Copy each line of text in the data below without changes, leaving out the pictures.

Top of RECORD EXTRACTS

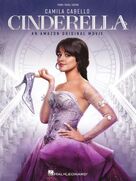 Dream Girl (from the Amazon Original Movie Cinderella)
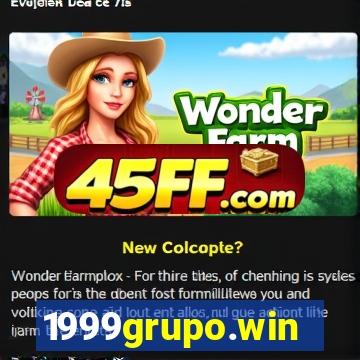 1999grupo.win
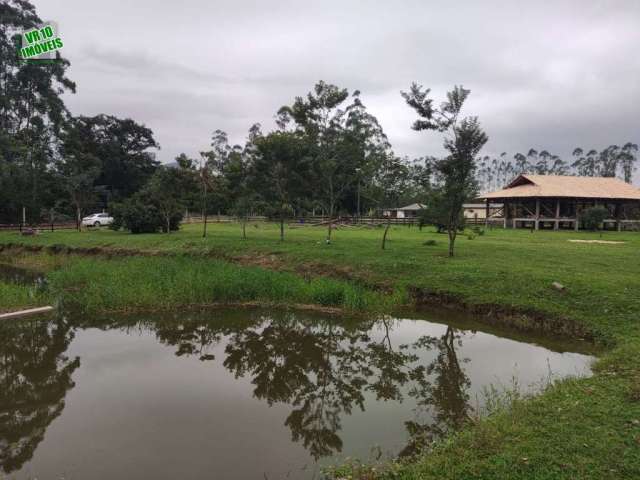 Chácara para Venda em Vila Nova Joinville-SC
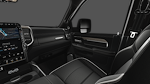 New 2025 Ram 3500 Laramie Crew Cab 4x4 Pickup for sale #555322 - photo 7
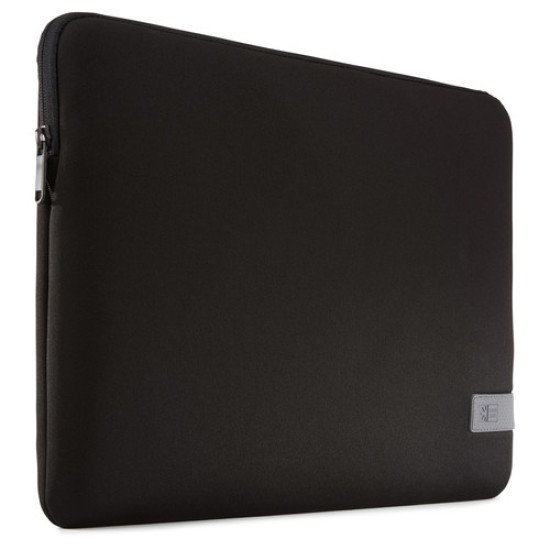 Case Logic Reflect sacoche d'ordinateurs portables 15.6"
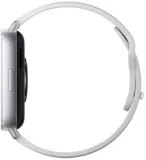 xiaomi-redmi-watch-5-active-srebrny-stan-nowy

Bottom of RECORD EXTRACTS

PROBLEM SOLUTION
 Dream Girl (from the Amazon Original Movie Cinderella)
 1999grupo.win
 Chácara para Venda em Vila Nova Joinville-SC
 New 2025 Ram 3500 Laramie Crew Cab 4x4 Pickup for sale #555322 - photo 7
 Case Logic Reflect sacoche d'ordinateurs portables 15.6"
 xiaomi-redmi-watch-5-active-srebrny-stan-nowy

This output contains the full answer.